Eine Warnung sollte aber auch der Ausgang der US-Präsidentschaftswahlen bereithalten: Kamala Harris und die Demokraten haben, je länger der Wahlkampf dauerte, immer stärker auf die Warnung vor dem Demokratiegefährder Trump gesetzt. Doch die Warnung verfing nicht. Trump siegte deutlich. Wichtiger war den Amerikanern, was sie in den vergangenen Jahren beim Tanken und an der Supermarktkasse erlebten. Sie wählten nach dem einst vom Demokraten Bill Clinton ausgerufenen Motto "It’s the economy, stupid!" – und gegen ein "weiter so".

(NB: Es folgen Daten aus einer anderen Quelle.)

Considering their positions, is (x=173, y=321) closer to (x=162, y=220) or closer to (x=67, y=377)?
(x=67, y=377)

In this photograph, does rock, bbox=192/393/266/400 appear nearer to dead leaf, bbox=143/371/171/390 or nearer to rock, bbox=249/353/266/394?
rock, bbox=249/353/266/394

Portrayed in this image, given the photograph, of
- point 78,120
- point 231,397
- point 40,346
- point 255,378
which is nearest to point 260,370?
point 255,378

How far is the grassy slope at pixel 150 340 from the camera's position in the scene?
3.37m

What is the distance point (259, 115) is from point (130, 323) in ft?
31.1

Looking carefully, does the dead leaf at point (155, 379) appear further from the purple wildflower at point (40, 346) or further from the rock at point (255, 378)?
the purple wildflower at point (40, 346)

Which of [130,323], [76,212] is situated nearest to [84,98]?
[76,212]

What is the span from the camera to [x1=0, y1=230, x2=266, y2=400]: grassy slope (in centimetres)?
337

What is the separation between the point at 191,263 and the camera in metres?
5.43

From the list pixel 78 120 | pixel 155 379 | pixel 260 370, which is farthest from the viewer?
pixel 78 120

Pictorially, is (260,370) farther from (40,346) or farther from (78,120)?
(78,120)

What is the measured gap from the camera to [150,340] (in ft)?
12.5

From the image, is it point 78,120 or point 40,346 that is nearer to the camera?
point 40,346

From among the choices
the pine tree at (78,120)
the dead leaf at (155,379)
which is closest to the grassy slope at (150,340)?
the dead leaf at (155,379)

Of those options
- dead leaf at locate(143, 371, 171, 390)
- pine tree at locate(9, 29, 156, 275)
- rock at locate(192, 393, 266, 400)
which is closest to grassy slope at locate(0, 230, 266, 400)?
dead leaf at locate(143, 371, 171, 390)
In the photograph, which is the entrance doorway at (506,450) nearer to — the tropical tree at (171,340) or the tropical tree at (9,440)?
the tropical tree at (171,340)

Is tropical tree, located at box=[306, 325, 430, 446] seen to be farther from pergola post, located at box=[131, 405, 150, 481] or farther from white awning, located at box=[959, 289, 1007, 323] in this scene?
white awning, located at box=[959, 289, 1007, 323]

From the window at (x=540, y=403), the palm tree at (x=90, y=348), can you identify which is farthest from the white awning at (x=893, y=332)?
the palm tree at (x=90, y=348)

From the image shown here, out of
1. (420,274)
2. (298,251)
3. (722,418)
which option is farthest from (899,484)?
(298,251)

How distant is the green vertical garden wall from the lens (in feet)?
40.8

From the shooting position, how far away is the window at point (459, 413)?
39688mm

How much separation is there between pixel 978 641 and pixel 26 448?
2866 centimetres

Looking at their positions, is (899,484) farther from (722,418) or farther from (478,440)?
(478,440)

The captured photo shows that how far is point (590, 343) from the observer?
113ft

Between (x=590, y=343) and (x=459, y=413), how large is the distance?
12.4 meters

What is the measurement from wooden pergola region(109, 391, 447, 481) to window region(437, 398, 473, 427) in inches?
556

Inflation und wirtschaftlicher Niedergang sind Treiber in Sachen Populismus

Die Politikwissenschaft bestätigt es: Der Erfolg von Populisten lässt sich nicht dadurch verhindern, indem man nur vehement vor ihnen warnt. Im Gegenteil: Parteien wie AfD und Co. spielt genau das in die Karten, weil es ihren Systemsprenger-Status beglaubigt. Genau der ist wiederum die Grundlage ihres Erfolgs.

Inflation und wirtschaftlicher Niedergang (an dem die Ampel nicht allein schuld ist, der sich unter ihr aber beschleunigt hat) sind also Treiber in Sachen Populismus, weil sie das Vertrauen in das politische und wirtschaftliche System erschüttern.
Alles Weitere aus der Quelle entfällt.